SFFILM executive director Noah Cowan knows how to play awards season. He moved the San Francisco Film Society’s annual awards fundraising night from April to December — in the awards corridor — knowing he could lure some awards players to San Francisco. What’s in it for them? Bay Area Academy members, who showed up for a Monday night pre-event cocktail party at The Palace of Fine Arts, including documentary filmmakers, costume designers, sound editors, animators, and visual effects artists. With Pixar and Lucasfilm based in San Francisco, it’s a crafts mecca.

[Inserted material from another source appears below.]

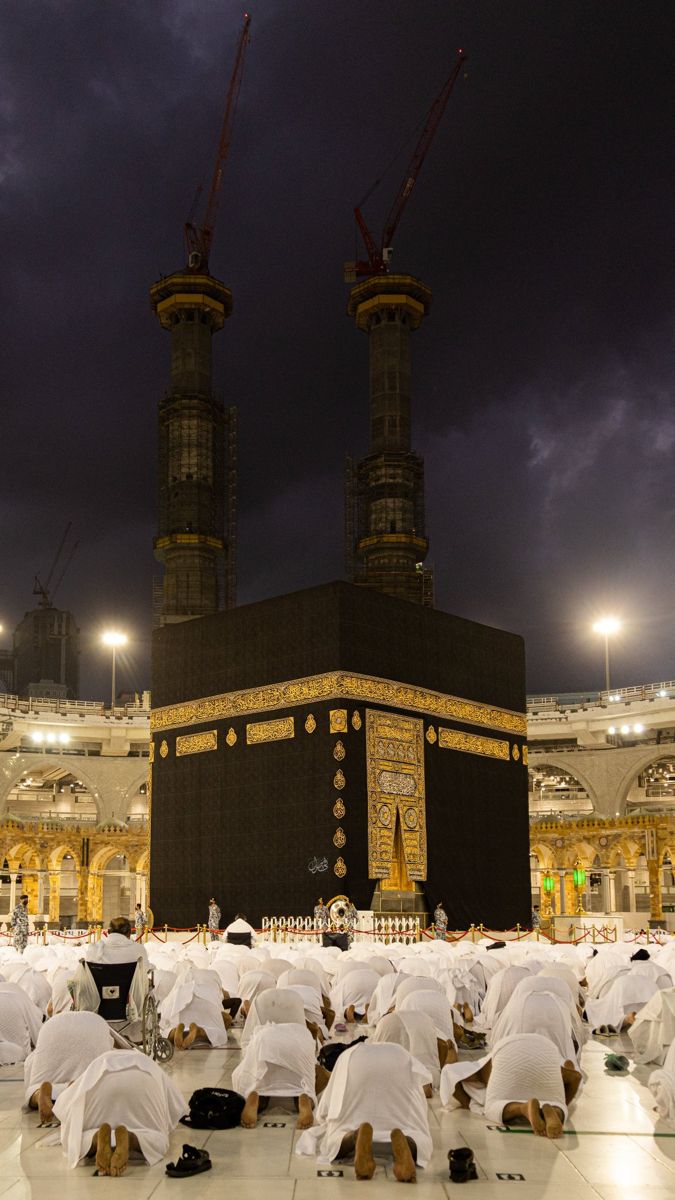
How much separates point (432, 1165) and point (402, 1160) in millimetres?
322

This awards night belonged to Oakland filmmaker made good, Boots Riley, whose father beamed with pride along with novelist Ishmael Reed, who presented the Kanbar Award for Storytelling to the rookie director. Riley thanked SFFILM for making him a filmmaker in residence in 2014 and helping him to develop Sundance breakout “Sorry to Bother You,” which Annapurna turned into a summer hit. “That made this able to happen. It made it real.”
The film society gave out $1 million last year to develop emerging features.

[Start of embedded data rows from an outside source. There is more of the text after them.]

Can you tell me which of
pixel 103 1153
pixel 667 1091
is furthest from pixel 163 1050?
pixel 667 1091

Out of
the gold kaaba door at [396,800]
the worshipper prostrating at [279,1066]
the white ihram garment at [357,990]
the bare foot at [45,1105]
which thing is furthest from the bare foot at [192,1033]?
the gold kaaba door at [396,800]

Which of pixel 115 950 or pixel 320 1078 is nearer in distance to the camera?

“I’m not getting an award for style,” said Riley, who quit film school to pursue the music boom and then returned to his first love, film. He complained that too many people write movies based on things they’ve seen in other movies, not real life. “I want something new that talks about how people can change the world.” “Sorry to Bother You” was “crazy,” he said, “Because it was new.”
The fundraiser raised over $250,000 from the assembled guests in a little over 10 minutes from donors like Adam McKay, Dawn Porter, Alice Waters, and more.

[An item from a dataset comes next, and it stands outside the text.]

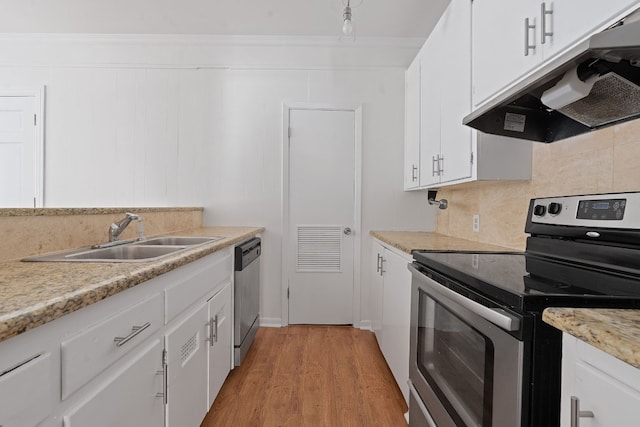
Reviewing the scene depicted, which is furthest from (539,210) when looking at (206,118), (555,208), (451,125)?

On Sunday night at the Castro, McKay submitted to an interview with “The Big Short” writer Michael Lewis, who reminded him that he dropped out of college. On Monday, McKay presented the Acting Award to Adams, thanking her for choosing the “more difficult road of “artist and an actress.” He needed her to play Machiavellian wife Lynne Cheney in “Vice” because he hinged the entire movie on her performance. Adams said she was glad she didn’t know that while she was making the movie. (“I am someone who has a close relationship with fear,” Adams said.)
Michelle Rodriguez presented the Directing Award to her “Widows” director Steve McQueen, who reminded the crowd that making movies is a family affair, he said. “It’s not about me, it’s about we.” But in the end, “the only thing worth living for and dying for is love.”